Wenn Tevje wiederum im Gespräch mit Gott die Argumente pro und contra Tradition wechselt oder einfach nur so vor sich hin denkt, dann friert die Szene ein. Das Licht ändert sich, alle Figuren verharren regungslos, die Klänge des Fiddlers heben das Geschehen fast ins Mystische.

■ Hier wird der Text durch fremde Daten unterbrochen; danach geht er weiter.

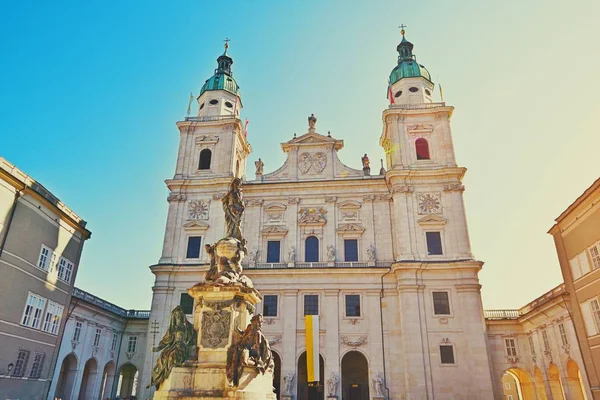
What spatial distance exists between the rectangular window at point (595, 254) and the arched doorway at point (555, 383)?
361 inches

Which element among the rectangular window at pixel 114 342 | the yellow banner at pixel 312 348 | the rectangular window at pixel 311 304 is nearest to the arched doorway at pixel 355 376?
the yellow banner at pixel 312 348

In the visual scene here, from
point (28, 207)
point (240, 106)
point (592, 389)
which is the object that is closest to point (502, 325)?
point (592, 389)

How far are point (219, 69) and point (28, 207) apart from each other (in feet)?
76.2

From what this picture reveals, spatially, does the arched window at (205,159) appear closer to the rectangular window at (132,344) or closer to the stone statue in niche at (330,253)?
the stone statue in niche at (330,253)

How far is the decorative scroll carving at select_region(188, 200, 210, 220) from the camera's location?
3312 cm

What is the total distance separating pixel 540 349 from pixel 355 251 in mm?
13367

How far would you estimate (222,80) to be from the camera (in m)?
39.7

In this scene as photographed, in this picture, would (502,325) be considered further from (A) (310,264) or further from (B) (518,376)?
(A) (310,264)

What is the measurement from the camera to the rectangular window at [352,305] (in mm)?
28891

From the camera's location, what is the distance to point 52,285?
84.4 ft

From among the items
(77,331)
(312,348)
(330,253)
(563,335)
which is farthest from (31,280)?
(563,335)

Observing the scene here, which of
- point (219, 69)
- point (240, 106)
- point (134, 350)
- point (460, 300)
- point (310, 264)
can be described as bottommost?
point (134, 350)

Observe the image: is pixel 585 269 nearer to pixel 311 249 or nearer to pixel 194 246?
pixel 311 249

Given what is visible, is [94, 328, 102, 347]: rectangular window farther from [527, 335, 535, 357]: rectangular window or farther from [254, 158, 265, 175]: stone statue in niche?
[527, 335, 535, 357]: rectangular window
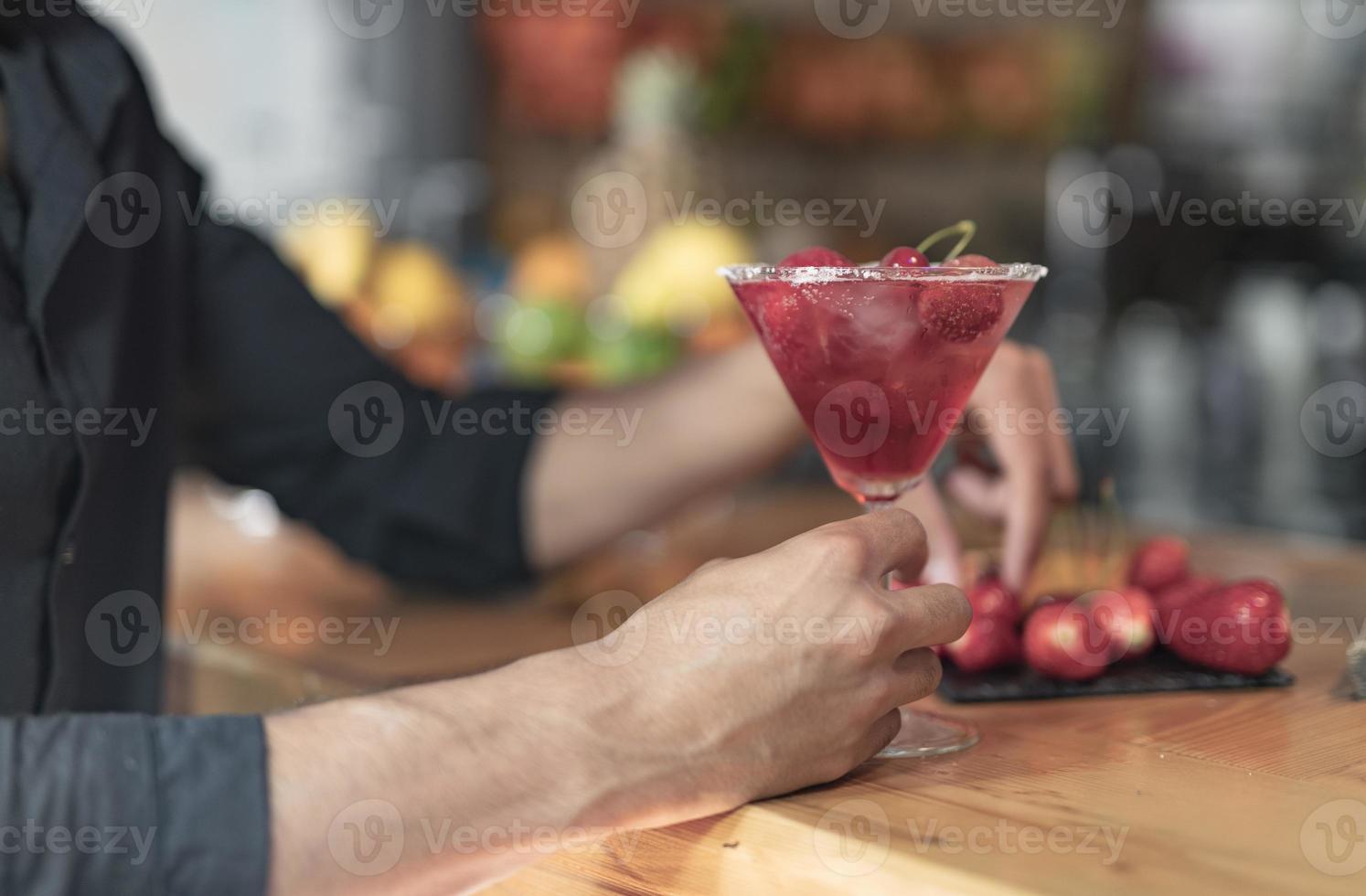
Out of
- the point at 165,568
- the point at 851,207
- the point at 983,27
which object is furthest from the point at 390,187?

Die Düsseldorfer Symphoniker überzeugen bei „Anatevka“

Die Düsseldorfer Symphoniker unter Harry Ogg finden von Anfang an den rechten Zugang zu Jerry Bocks Mischung aus Klezmer und Broadway-Sound, der Chor der Deutschen Oper am Rhein (Patrick Francis Chestnut) ist wieder bestens aufgelegt, das (meist hauseigene) Ensemble aus Sängern und Sängerinnen mit der überragenden Mezzosopranistin Maclean lässt keine Wünsche offen. Doch der Star des Abends ist kein Sänger, sondern Schauspieler mit großer Film- und Bühnenerfahrung (u.a. Burgtheater Wien, Bayrisches Staatsschauspiel, Schauspielhaus Bochum).

Standing Ovations für „Anatevka“ an der Rheinoper in Düsseldorf

Wie Andreas Bittl das dialektische Spiel mit sich selbst so lange vorantreibt, bis er als Verlierer (er akzeptiert schweren Herzens die unerwünschten Freier der Töchter) und gerade deshalb als Gewinner dasteht (die Liebe siegt), das ist große Schauspielkunst.

Standing Ovations und Beifallsstürme in Orkanstärke.